Task requirements: From the piece on GLP-1 drug use below, pull out everything from "GLP-1 weight-loss drug" down to "users lost weight." and copy it word for word.

**** Page extract ****

GLP-1 adoption has reached 21% of US households, driving a structural shift in how consumers spend across grocery, restaurants, and apparel.
GLP-1 adoption has reached 21% of US households, driving a structural shift in how consumers spend across grocery, restaurants, and apparel.

GLP-1 weight-loss drug use has more than doubled in 16 months, with 21% of US households now including a current user, according to a PwC analysis of Numerator data. That is up from 9% in January 2025, signaling a structural shift in consumer behavior that is already reshaping spending across grocery, restaurants and apparel.
The data, drawn from a survey of 3,089 consumers conducted between May 4 and May 9, 2026, shows that GLP-1 users are not simply eating less — they are buying differently across categories. Per-household grocery spending fell 5.5% after six to eight months on the medication, while spending at quick-service restaurants dropped 8.7% over the same period. Apparel spending, by contrast, rose 9.9%, driven by size changes as users lost weight.

**** Source material ****

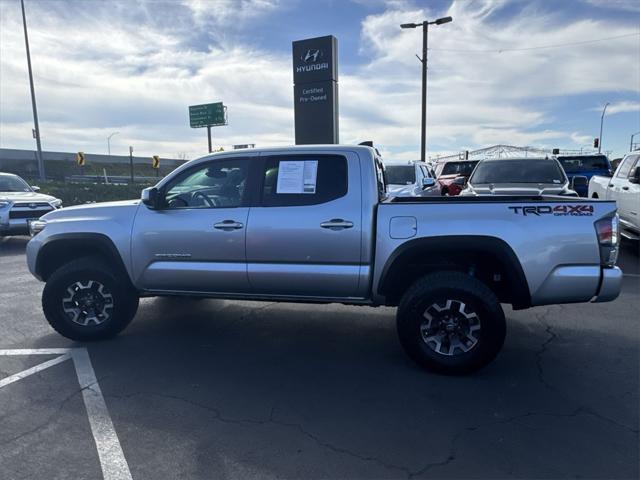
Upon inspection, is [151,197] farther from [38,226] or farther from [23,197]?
[23,197]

****

Exercise answer:
GLP-1 weight-loss drug use has more than doubled in 16 months, with 21% of US households now including a current user, according to a PwC analysis of Numerator data. That is up from 9% in January 2025, signaling a structural shift in consumer behavior that is already reshaping spending across grocery, restaurants and apparel.
The data, drawn from a survey of 3,089 consumers conducted between May 4 and May 9, 2026, shows that GLP-1 users are not simply eating less — they are buying differently across categories. Per-household grocery spending fell 5.5% after six to eight months on the medication, while spending at quick-service restaurants dropped 8.7% over the same period. Apparel spending, by contrast, rose 9.9%, driven by size changes as users lost weight.